Segment Start: RECORDS FOR THE EXERCISE

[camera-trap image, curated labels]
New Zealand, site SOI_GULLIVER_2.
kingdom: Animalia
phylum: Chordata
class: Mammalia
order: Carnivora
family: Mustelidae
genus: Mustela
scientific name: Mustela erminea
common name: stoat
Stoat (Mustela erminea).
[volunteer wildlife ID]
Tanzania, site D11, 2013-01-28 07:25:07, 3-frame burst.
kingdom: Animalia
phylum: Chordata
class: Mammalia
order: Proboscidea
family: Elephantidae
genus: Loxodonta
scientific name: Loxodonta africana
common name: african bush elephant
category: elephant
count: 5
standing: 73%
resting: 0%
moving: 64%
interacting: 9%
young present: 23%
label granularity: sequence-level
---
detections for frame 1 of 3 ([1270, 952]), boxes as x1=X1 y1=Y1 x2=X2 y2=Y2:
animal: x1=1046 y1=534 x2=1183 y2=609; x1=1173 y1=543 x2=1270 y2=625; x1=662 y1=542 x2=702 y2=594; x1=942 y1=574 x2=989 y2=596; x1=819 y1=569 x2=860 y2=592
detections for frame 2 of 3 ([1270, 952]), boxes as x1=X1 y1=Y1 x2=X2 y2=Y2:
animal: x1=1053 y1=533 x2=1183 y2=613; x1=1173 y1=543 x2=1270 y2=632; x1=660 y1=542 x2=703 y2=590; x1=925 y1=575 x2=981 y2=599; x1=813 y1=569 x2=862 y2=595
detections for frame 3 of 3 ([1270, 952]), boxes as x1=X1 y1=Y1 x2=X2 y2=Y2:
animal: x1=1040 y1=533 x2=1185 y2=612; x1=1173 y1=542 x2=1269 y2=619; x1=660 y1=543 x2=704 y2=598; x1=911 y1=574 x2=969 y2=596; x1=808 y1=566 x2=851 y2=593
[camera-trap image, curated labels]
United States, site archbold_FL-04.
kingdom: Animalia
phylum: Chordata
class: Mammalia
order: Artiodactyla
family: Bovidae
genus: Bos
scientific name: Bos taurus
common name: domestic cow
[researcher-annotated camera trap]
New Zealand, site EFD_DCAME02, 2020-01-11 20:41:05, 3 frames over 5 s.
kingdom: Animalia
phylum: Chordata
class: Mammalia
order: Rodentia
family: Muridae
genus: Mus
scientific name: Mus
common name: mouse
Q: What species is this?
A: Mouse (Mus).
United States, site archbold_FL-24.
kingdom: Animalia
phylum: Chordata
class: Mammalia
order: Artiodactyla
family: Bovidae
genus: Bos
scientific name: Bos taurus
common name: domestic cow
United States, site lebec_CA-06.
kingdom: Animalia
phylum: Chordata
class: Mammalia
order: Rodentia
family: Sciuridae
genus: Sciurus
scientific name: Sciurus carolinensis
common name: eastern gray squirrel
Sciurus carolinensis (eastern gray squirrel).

Segment End: RECORDS FOR THE EXERCISE

* [WHAT THE EXERCISE ASKS]
Exactly as shown, give every record again.

* [EXERCISE OUTPUT]
[camera-trap image, curated labels]
New Zealand, site SOI_GULLIVER_2.
kingdom: Animalia
phylum: Chordata
class: Mammalia
order: Carnivora
family: Mustelidae
genus: Mustela
scientific name: Mustela erminea
common name: stoat
Stoat (Mustela erminea).
[volunteer wildlife ID]
Tanzania, site D11, 2013-01-28 07:25:07, 3-frame burst.
kingdom: Animalia
phylum: Chordata
class: Mammalia
order: Proboscidea
family: Elephantidae
genus: Loxodonta
scientific name: Loxodonta africana
common name: african bush elephant
category: elephant
count: 5
standing: 73%
resting: 0%
moving: 64%
interacting: 9%
young present: 23%
label granularity: sequence-level
---
detections for frame 1 of 3 ([1270, 952]), boxes as x1=X1 y1=Y1 x2=X2 y2=Y2:
animal: x1=1046 y1=534 x2=1183 y2=609; x1=1173 y1=543 x2=1270 y2=625; x1=662 y1=542 x2=702 y2=594; x1=942 y1=574 x2=989 y2=596; x1=819 y1=569 x2=860 y2=592
detections for frame 2 of 3 ([1270, 952]), boxes as x1=X1 y1=Y1 x2=X2 y2=Y2:
animal: x1=1053 y1=533 x2=1183 y2=613; x1=1173 y1=543 x2=1270 y2=632; x1=660 y1=542 x2=703 y2=590; x1=925 y1=575 x2=981 y2=599; x1=813 y1=569 x2=862 y2=595
detections for frame 3 of 3 ([1270, 952]), boxes as x1=X1 y1=Y1 x2=X2 y2=Y2:
animal: x1=1040 y1=533 x2=1185 y2=612; x1=1173 y1=542 x2=1269 y2=619; x1=660 y1=543 x2=704 y2=598; x1=911 y1=574 x2=969 y2=596; x1=808 y1=566 x2=851 y2=593
[camera-trap image, curated labels]
United States, site archbold_FL-04.
kingdom: Animalia
phylum: Chordata
class: Mammalia
order: Artiodactyla
family: Bovidae
genus: Bos
scientific name: Bos taurus
common name: domestic cow
[researcher-annotated camera trap]
New Zealand, site EFD_DCAME02, 2020-01-11 20:41:05, 3 frames over 5 s.
kingdom: Animalia
phylum: Chordata
class: Mammalia
order: Rodentia
family: Muridae
genus: Mus
scientific name: Mus
common name: mouse
Q: What species is this?
A: Mouse (Mus).
United States, site archbold_FL-24.
kingdom: Animalia
phylum: Chordata
class: Mammalia
order: Artiodactyla
family: Bovidae
genus: Bos
scientific name: Bos taurus
common name: domestic cow
United States, site lebec_CA-06.
kingdom: Animalia
phylum: Chordata
class: Mammalia
order: Rodentia
family: Sciuridae
genus: Sciurus
scientific name: Sciurus carolinensis
common name: eastern gray squirrel
Sciurus carolinensis (eastern gray squirrel).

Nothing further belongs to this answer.